#### Excerpt
^^^^

In fact, the Kandhamal people’s remarkable testimony amid suffering reverberated in his words during my half a dozen meetings with the enigmatic prelate since his retirement.
Earlier even, as he struggled with colon cancer at Divine Word Monastery in Mumbai, his concern for Kandhamal stood out. In August 2015, he called me on the day I was summoned to appear before the judicial inquiry commission on Kandhamal in Bhubaneswar.
“How did it go?” asked the anxious prelate about my appearance before the Justice Naidu Commission. Though he had cautioned me that the battery of Hindu nationalist lawyers involved with the commission would attack me when I appeared, nothing happened that day. The reason: Due to a sudden death in his family, Justice A.S. Naidu, who was conducting the one-judge inquiry, was absent on the appointed day. That was yet another providential experience for me, in my dogged advocacy for the voiceless Kandhamal Christians.
And it is indeed providential that the verdict of the federal Supreme Court — after the protracted hearing on the writ Archbishop Cheenath filed in the Supreme Court about legal issues related to the Kandhamal persecution — came only 10 days before his death.
Despite numerous setbacks in the fight for justice for his people, Archbishop Cheenath finally emerged a winner, when the chief justice of India echoed his anguish.
“Such a large proportion is very disturbing,” Chief Justice T.S. Thakur declared on Aug. 3, expressing his concern over a lack of convictions for Kandhamal-related crimes. The chief justice’s pronouncement represented the final verdict on the case, which was initially filed by Archbishop Cheenath in early September 2008 and lingered for nearly eight years afterward.

^^^^

#### Records shown
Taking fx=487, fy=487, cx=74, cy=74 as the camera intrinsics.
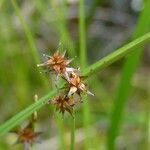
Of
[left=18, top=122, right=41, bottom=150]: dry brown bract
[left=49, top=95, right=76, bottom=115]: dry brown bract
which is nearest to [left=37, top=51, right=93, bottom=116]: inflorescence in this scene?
[left=49, top=95, right=76, bottom=115]: dry brown bract

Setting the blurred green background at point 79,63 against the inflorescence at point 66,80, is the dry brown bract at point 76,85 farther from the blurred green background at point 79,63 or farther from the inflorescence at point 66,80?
the blurred green background at point 79,63

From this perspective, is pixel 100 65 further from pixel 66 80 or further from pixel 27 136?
pixel 27 136

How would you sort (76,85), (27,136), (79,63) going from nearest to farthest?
(76,85) → (27,136) → (79,63)

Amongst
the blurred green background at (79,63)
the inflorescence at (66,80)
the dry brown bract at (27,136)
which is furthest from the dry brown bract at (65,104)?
the blurred green background at (79,63)

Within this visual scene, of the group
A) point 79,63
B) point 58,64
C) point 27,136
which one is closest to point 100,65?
point 58,64

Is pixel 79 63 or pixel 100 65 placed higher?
pixel 79 63

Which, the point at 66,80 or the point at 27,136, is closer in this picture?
the point at 66,80
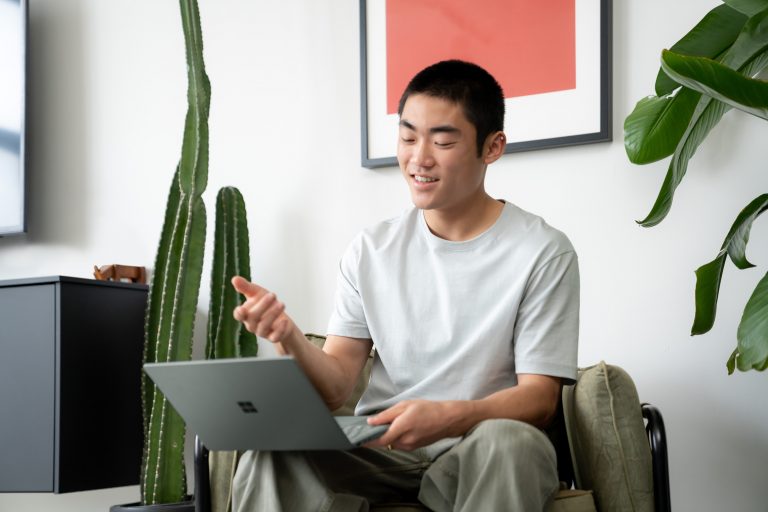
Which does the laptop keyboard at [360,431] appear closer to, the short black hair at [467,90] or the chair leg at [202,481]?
the chair leg at [202,481]

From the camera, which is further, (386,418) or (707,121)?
(707,121)

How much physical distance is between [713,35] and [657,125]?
0.20 meters

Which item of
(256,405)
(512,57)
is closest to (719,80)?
(256,405)

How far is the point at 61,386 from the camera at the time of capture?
2.44 meters

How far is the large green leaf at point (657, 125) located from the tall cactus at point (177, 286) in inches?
44.5

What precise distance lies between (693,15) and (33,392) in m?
1.88

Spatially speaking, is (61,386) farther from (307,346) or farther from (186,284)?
(307,346)

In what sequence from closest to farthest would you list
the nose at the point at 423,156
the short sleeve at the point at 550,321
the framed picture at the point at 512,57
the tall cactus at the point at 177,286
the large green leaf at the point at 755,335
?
the large green leaf at the point at 755,335 < the short sleeve at the point at 550,321 < the nose at the point at 423,156 < the framed picture at the point at 512,57 < the tall cactus at the point at 177,286

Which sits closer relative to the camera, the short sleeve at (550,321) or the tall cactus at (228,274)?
the short sleeve at (550,321)

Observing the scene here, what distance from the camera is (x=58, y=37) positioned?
10.3 feet

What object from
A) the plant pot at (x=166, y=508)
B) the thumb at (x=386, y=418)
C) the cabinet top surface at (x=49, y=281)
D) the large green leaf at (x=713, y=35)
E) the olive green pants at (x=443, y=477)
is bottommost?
the plant pot at (x=166, y=508)

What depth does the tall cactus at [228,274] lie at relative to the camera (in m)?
2.46

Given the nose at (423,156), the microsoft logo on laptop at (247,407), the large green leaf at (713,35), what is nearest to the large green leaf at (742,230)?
the large green leaf at (713,35)

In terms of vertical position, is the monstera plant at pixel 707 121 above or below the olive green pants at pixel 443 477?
above
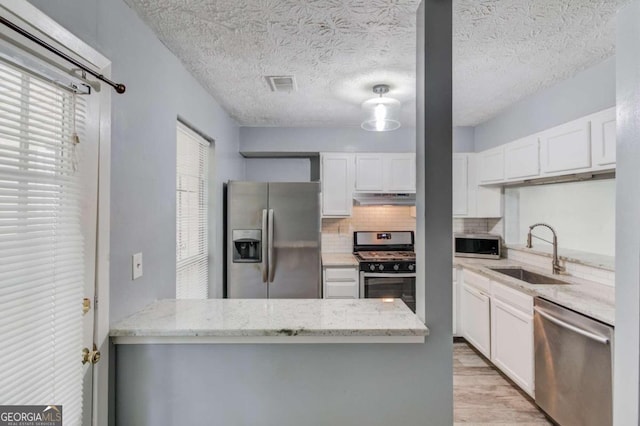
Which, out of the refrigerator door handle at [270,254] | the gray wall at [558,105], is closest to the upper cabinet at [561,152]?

^^^^

#### Tasks and exercises
1. Which people does the passage on Archbishop Cheenath mention by name?
2. Can you extend the passage on Archbishop Cheenath and the Kandhamal case, starting after its final sentence?

#### Outputs for the tasks
1. Archbishop Cheenath, Justice A.S. Naidu, Chief Justice T.S. Thakur

2.
The Supreme Court verdict noted that, of the 827 criminal cases registered, 315 cases were not pursued, while of 362 cases in which a verdict was given, “only 78 [trials] resulted in [a] conviction.” Hence, India’s highest court ordered Odisha state to investigate “wherever acquittals were not justified on facts.”
The Supreme Court also upheld Archbishop’s Cheenath’s contention that adequate compensation had not been paid to the victims, by more than doubling the awards, from $450 to more that $1,000, 4,500 families received for “partially” and “fully” damaged houses.
As well, the court ordered the dependants of 39 Christians, whose names were on the government’s official list of murdered victims, should receive additional compensation of $4,500, in addition to the $7,500 they had received earlier.
Aug. 17 Funeral
Though Kahdhamal’s valiant shepherd had to undergo the agony of his region going up in flames in 2008, he has reason to rest in peace, with the encouraging verdict before his death.
The funeral of Archbishop Cheenath will be led by Cardinal Oswald Gracias, archbishop of Mumbai and president of the Federation of Asian Bishops’ Conferences, on Aug. 17 in Mumbai.
Anto Akkara is based in Bangalore, India. He is the author of Who Killed Swami Laxmanananda, a new investigative book about the 2008 violence against Christians in Kandhamal.